Eric J. Rotbard, Attorney at Law

Eric J. Rotbard, Attorney at Law I am a general practitioner with experience in diverse areas, from litigation to real estate to commercial matters. Contact me about anything!

03/17/2022
New office: 399 Knollwood Road, Suite 210White Plains, NY 10603
03/17/2022

New office:

399 Knollwood Road, Suite 210
White Plains, NY 10603

11/02/2018

I figure for my inaugural post, I would choose a topic as non-polarizing as possible. Well, that would be boring, so I thought I would suggest a topic that is making the news lately- the President's comment about repealing "birthright" citizenship. The answer as to whether he can do it (as opposed to whether he should try) is a legal one, and the simple answer is "no." He does not have the authority to repeal a constitutional amendment. However, the real issue is whether he can alter the current interpretation of the citizenship clause of the 14th Amendment. The answer hinges on the interpretation of a particular phrase in the 14th Amendment, "...subject to the jurisdiction thereof".

Excerpts from a spatial dataset:
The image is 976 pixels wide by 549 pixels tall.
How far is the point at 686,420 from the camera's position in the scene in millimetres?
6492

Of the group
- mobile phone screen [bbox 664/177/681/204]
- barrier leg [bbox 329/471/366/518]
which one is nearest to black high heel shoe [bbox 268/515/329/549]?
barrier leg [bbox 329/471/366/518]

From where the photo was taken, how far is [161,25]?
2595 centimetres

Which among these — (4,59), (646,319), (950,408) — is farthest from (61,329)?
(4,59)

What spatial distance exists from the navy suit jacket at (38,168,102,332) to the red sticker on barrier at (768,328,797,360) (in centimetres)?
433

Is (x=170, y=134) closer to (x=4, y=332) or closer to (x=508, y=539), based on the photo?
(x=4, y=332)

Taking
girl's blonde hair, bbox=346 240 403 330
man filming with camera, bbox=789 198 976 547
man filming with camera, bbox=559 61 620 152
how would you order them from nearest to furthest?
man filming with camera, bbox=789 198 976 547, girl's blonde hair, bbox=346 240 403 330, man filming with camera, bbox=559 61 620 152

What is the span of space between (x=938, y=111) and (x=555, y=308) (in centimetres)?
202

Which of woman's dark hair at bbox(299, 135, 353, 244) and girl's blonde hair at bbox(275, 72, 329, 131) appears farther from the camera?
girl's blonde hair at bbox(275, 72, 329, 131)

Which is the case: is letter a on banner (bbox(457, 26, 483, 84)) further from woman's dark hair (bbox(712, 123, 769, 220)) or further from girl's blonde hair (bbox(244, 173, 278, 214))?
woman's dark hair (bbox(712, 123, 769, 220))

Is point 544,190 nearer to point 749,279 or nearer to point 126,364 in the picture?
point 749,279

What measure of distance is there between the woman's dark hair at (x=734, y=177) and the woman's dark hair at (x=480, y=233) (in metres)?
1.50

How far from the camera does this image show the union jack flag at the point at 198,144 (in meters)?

**Written tasks**.
[a] Answer these questions using the attorney's page.
(i) What is the street address and suite number of the new office?
(ii) What date is given for the inaugural post?
(iii) According to the post, which phrase in the 14th Amendment does the answer hinge on?
[b] List the areas the attorney's page names as examples of the writer's practice.

**Results for each task**.
[a]
(i) 399 Knollwood Road, Suite 210
(ii) 11/02/2018
(iii) "...subject to the jurisdiction thereof"

[b] Litigation, real estate, commercial matters